## Task inputs
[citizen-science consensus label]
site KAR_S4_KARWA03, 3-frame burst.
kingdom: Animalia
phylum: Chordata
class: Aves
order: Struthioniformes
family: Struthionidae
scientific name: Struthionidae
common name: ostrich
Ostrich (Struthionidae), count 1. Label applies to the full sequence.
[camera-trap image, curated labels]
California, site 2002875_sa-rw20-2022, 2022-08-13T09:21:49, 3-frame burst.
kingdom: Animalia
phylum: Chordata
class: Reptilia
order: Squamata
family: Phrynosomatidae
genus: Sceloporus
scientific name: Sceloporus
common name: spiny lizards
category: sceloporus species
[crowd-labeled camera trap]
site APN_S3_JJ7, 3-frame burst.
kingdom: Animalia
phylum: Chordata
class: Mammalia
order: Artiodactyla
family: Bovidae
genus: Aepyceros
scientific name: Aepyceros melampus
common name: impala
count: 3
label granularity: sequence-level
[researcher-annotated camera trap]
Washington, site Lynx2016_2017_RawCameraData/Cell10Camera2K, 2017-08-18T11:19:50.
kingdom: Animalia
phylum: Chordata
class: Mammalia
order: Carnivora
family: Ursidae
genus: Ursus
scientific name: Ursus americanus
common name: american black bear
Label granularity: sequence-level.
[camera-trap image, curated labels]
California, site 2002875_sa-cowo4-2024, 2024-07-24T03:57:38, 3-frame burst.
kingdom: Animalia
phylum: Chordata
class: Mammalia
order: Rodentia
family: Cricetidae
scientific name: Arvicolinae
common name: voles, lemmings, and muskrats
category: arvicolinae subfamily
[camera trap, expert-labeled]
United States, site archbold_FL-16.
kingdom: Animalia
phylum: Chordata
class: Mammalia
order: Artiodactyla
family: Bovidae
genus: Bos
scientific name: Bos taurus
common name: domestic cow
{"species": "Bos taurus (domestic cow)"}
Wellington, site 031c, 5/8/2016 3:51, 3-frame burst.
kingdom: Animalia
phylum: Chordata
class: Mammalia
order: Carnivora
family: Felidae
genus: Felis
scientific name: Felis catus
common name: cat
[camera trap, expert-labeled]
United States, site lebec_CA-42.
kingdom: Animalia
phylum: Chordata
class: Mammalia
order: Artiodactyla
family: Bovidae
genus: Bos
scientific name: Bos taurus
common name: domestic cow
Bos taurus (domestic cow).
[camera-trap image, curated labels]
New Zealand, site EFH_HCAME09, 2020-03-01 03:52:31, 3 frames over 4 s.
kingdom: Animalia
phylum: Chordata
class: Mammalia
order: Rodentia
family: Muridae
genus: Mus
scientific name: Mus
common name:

## Description of the task
In your answer, repeat each of the records exactly.

## Written answer
[citizen-science consensus label]
site KAR_S4_KARWA03, 3-frame burst.
kingdom: Animalia
phylum: Chordata
class: Aves
order: Struthioniformes
family: Struthionidae
scientific name: Struthionidae
common name: ostrich
Ostrich (Struthionidae), count 1. Label applies to the full sequence.
[camera-trap image, curated labels]
California, site 2002875_sa-rw20-2022, 2022-08-13T09:21:49, 3-frame burst.
kingdom: Animalia
phylum: Chordata
class: Reptilia
order: Squamata
family: Phrynosomatidae
genus: Sceloporus
scientific name: Sceloporus
common name: spiny lizards
category: sceloporus species
[crowd-labeled camera trap]
site APN_S3_JJ7, 3-frame burst.
kingdom: Animalia
phylum: Chordata
class: Mammalia
order: Artiodactyla
family: Bovidae
genus: Aepyceros
scientific name: Aepyceros melampus
common name: impala
count: 3
label granularity: sequence-level
[researcher-annotated camera trap]
Washington, site Lynx2016_2017_RawCameraData/Cell10Camera2K, 2017-08-18T11:19:50.
kingdom: Animalia
phylum: Chordata
class: Mammalia
order: Carnivora
family: Ursidae
genus: Ursus
scientific name: Ursus americanus
common name: american black bear
Label granularity: sequence-level.
[camera-trap image, curated labels]
California, site 2002875_sa-cowo4-2024, 2024-07-24T03:57:38, 3-frame burst.
kingdom: Animalia
phylum: Chordata
class: Mammalia
order: Rodentia
family: Cricetidae
scientific name: Arvicolinae
common name: voles, lemmings, and muskrats
category: arvicolinae subfamily
[camera trap, expert-labeled]
United States, site archbold_FL-16.
kingdom: Animalia
phylum: Chordata
class: Mammalia
order: Artiodactyla
family: Bovidae
genus: Bos
scientific name: Bos taurus
common name: domestic cow
{"species": "Bos taurus (domestic cow)"}
Wellington, site 031c, 5/8/2016 3:51, 3-frame burst.
kingdom: Animalia
phylum: Chordata
class: Mammalia
order: Carnivora
family: Felidae
genus: Felis
scientific name: Felis catus
common name: cat
[camera trap, expert-labeled]
United States, site lebec_CA-42.
kingdom: Animalia
phylum: Chordata
class: Mammalia
order: Artiodactyla
family: Bovidae
genus: Bos
scientific name: Bos taurus
common name: domestic cow
Bos taurus (domestic cow).
[camera-trap image, curated labels]
New Zealand, site EFH_HCAME09, 2020-03-01 03:52:31, 3 frames over 4 s.
kingdom: Animalia
phylum: Chordata
class: Mammalia
order: Rodentia
family: Muridae
genus: Mus
scientific name: Mus
common name:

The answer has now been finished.